Your copy of the material must match it exactly, except that pictures are dropped.

◇ ◇ ◇ ◇

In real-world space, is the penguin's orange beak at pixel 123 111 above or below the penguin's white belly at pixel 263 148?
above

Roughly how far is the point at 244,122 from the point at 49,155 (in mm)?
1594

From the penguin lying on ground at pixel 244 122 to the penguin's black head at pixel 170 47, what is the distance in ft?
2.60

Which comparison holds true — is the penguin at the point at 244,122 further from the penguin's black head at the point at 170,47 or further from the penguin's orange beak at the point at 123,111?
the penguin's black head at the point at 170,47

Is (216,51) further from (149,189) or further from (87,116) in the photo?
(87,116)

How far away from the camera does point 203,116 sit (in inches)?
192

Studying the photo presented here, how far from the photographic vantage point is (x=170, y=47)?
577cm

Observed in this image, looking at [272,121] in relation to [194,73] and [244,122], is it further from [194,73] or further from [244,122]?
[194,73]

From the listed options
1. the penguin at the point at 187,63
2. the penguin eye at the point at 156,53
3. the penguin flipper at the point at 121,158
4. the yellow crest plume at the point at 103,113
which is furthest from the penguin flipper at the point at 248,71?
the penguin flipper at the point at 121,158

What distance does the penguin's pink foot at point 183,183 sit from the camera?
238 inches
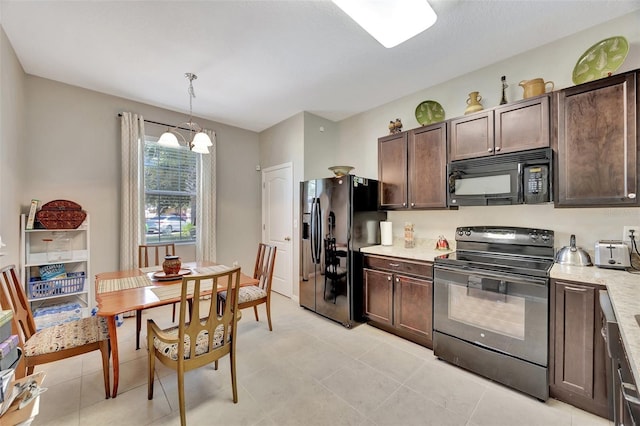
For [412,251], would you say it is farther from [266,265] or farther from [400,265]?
[266,265]

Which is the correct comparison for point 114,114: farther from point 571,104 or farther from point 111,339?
point 571,104

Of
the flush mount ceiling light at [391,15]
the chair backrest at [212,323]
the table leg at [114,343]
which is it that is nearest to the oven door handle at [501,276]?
the chair backrest at [212,323]

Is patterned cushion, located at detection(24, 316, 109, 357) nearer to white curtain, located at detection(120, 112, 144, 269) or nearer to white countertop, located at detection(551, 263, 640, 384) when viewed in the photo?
white curtain, located at detection(120, 112, 144, 269)

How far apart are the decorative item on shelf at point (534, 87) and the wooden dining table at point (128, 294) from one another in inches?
112

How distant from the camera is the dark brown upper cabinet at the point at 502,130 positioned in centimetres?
210

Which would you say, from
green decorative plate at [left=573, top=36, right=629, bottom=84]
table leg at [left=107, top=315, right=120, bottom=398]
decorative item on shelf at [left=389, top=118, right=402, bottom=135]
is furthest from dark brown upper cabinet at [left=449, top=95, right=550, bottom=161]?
table leg at [left=107, top=315, right=120, bottom=398]

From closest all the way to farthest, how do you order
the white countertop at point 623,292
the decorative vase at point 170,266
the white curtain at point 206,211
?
the white countertop at point 623,292 → the decorative vase at point 170,266 → the white curtain at point 206,211

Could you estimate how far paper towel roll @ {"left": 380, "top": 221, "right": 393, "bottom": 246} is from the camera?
3.22 metres

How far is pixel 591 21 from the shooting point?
2041 millimetres

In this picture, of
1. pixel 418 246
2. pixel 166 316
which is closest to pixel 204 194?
pixel 166 316

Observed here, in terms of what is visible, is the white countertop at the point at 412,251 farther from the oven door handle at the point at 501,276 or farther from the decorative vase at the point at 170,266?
the decorative vase at the point at 170,266

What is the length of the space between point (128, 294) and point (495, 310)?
2.79m

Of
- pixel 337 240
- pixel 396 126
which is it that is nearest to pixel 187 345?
pixel 337 240

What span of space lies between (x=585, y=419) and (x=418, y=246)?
1.82 meters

◇ ◇ ◇ ◇

*TASK SOLUTION*.
In real-world space, is the penguin's orange beak at pixel 123 111 above or below the penguin's white belly at pixel 263 148?
above

Roughly how far is the point at 244,122 from the point at 49,155 (in mm)?
1594

From the penguin lying on ground at pixel 244 122 to the penguin's black head at pixel 170 47, what is the distance in ft?
2.60

Which comparison holds true — is the penguin at the point at 244,122 further from the penguin's black head at the point at 170,47 or further from the penguin's orange beak at the point at 123,111?
the penguin's black head at the point at 170,47

Is (216,51) further from (149,189) or further from (87,116) in the photo?
(87,116)

How far away from the camera does point 203,116 sit (in inches)?
192

Studying the photo presented here, how far from the photographic vantage point is (x=170, y=47)?
577cm

Observed in this image, looking at [272,121] in relation to [194,73] and [244,122], is it further from [194,73] or further from [244,122]?
[194,73]

From the listed options
1. the penguin at the point at 187,63
2. the penguin eye at the point at 156,53
3. the penguin flipper at the point at 121,158
4. the yellow crest plume at the point at 103,113
which is furthest from the penguin flipper at the point at 248,71?
the penguin flipper at the point at 121,158

What distance does the penguin's pink foot at point 183,183 sit from the camera?
238 inches
For [412,251], would you say it is farther from [266,265] or farther from [400,265]?
[266,265]

Which is the correct comparison for point 114,114: farther from point 571,104 or farther from point 111,339?
point 571,104

Of
the flush mount ceiling light at [391,15]
the chair backrest at [212,323]
the table leg at [114,343]
which is it that is nearest to the oven door handle at [501,276]?
the chair backrest at [212,323]

Is patterned cushion, located at detection(24, 316, 109, 357) nearer to white curtain, located at detection(120, 112, 144, 269) or nearer to white countertop, located at detection(551, 263, 640, 384) when viewed in the photo?
white curtain, located at detection(120, 112, 144, 269)

How far apart are the decorative item on shelf at point (534, 87) and the wooden dining table at point (128, 294) from one another in inches?
112

How distant from the camera is the dark brown upper cabinet at the point at 502,130 positioned in centimetres?
210

Which would you say, from
green decorative plate at [left=573, top=36, right=629, bottom=84]
table leg at [left=107, top=315, right=120, bottom=398]
decorative item on shelf at [left=389, top=118, right=402, bottom=135]
is furthest from dark brown upper cabinet at [left=449, top=95, right=550, bottom=161]?
table leg at [left=107, top=315, right=120, bottom=398]

From closest all the way to farthest, how do you order
the white countertop at point 623,292
the decorative vase at point 170,266
the white curtain at point 206,211
?
the white countertop at point 623,292 → the decorative vase at point 170,266 → the white curtain at point 206,211

Could you estimate how far paper towel roll @ {"left": 380, "top": 221, "right": 393, "bottom": 246} is from the camera?
3.22 metres

How far is pixel 591 21 from the shooting point?
2041 millimetres

In this picture, of
1. pixel 418 246
2. pixel 166 316
which is closest to pixel 204 194?
pixel 166 316

Observed here, in terms of what is visible, is the white countertop at the point at 412,251 farther from the oven door handle at the point at 501,276 or farther from the decorative vase at the point at 170,266?
the decorative vase at the point at 170,266

What is the length of the space between point (128, 294) and point (495, 310)?
2.79m

Of
- pixel 337 240
- pixel 396 126
which is it that is nearest to pixel 187 345?
pixel 337 240

What span of space lies between (x=585, y=419) and (x=418, y=246)?
1.82 meters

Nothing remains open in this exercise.